Monday, March 30, 2009

Gluten Freestyling With Lisa


The great thing about families is the way everyone pulls together when your hurt. Every weekend our family gathers on Friday and Saturday for dinner, games, and movies. My broken arm might have stopped me from cooking, but it didn't my family from gathering for our special time together.

Lisa, is twelve years and can show you how easy it is to cook gluten free family meals. She of course received a lot of coaching from mom. On Friday Lisa simply made sloppy joes using gluten free ketchup and spices. She then made a simple salad. Twelve is a little young to be doing deep fat frying, so big brother Jared cooked up the French fries.

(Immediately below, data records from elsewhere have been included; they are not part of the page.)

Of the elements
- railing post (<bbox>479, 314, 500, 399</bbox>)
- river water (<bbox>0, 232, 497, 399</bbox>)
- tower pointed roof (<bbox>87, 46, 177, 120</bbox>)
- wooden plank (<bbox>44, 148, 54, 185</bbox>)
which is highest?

For Saturday's meal, Lisa first put on a pot of rice to boil. She then chopped vegetables for a roasted vegetables dish. We were going to roast them part of the way in the microwave and then finish in the conventional oven, but once things got busy with the distraction of her older siblings and nephew showing up it, we forgot to move the dish to the oven. So, we needed to just cook them in the microwave to have them done on time. Lisa topped off the meal with steak and gravy. She did a good job. Her cooking was so delicious I think I might be fired. There were no leftovers.


The amounts in this recipe is all to taste and mood. What I give here is what Lisa choose. My daughter-in-law makes this same dish with fresh onions, the steak in it and uses rutabagas instead of celery.

Roasted Vegetables

1 tsp dried chopped Onions

3 small cloves Garlic

2 chopped Parsnips

2 stalks chopped celery

6 skinny Carrots chopped


Roast in conventional oven at 350° for an hour or until vegetable are tender. For microwave, cook on high for 10 minutes, stir, and finish by cooking for 5 minutes more.

Variation: Toss with a tablespoon of olive oil or butter and some spices before roasting.


Steak and Gravy

This is usually done with leftover steak, but since there wouldn't be enough we started out by browning some fresh steak.

1 and ½ pounds of chopped, browned steak. Stir in 2 – 3 tablespoons potato flour. Pour over this enough gluten free broth to more than cover the steak. Simmer on Medium heat until desired thickness. Serve over potatoes or rice.

For my vegetarian needs I tossed some tofu with low sodium Tamari, which is a gluten free soy sauce. I find it both at the health food store and the local grocery store. I tossed the tofu with my roasted vegetables.